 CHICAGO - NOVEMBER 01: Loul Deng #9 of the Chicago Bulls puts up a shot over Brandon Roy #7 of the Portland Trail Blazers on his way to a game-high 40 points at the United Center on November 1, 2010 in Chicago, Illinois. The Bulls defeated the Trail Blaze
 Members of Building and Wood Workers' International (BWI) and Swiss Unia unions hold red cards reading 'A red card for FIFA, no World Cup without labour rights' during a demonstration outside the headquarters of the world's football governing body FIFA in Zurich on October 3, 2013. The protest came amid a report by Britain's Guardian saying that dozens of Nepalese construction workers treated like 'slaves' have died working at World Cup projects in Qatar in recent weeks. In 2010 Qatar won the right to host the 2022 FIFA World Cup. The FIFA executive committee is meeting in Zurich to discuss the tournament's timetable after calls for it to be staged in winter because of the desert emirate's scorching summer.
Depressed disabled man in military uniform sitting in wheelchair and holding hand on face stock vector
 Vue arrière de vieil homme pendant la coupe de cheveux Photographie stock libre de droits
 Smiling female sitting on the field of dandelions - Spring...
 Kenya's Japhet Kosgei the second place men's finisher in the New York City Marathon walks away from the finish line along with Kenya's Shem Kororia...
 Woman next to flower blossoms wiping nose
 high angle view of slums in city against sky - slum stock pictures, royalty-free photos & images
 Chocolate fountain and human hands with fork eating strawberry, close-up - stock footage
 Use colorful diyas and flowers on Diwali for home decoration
...
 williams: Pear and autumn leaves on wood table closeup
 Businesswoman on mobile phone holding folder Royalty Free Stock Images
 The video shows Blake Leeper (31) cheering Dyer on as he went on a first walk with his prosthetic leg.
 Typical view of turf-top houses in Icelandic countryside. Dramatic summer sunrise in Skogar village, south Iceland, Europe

DESCRIPTION OF THE TASK: Give an exact copy of the lines above from the line with "high angle view" up to and including the line with "Use colorful diyas", and leave everything else out.

ANSWER FOR THE TASK:
 high angle view of slums in city against sky - slum stock pictures, royalty-free photos & images
 Chocolate fountain and human hands with fork eating strawberry, close-up - stock footage
 Use colorful diyas and flowers on Diwali for home decoration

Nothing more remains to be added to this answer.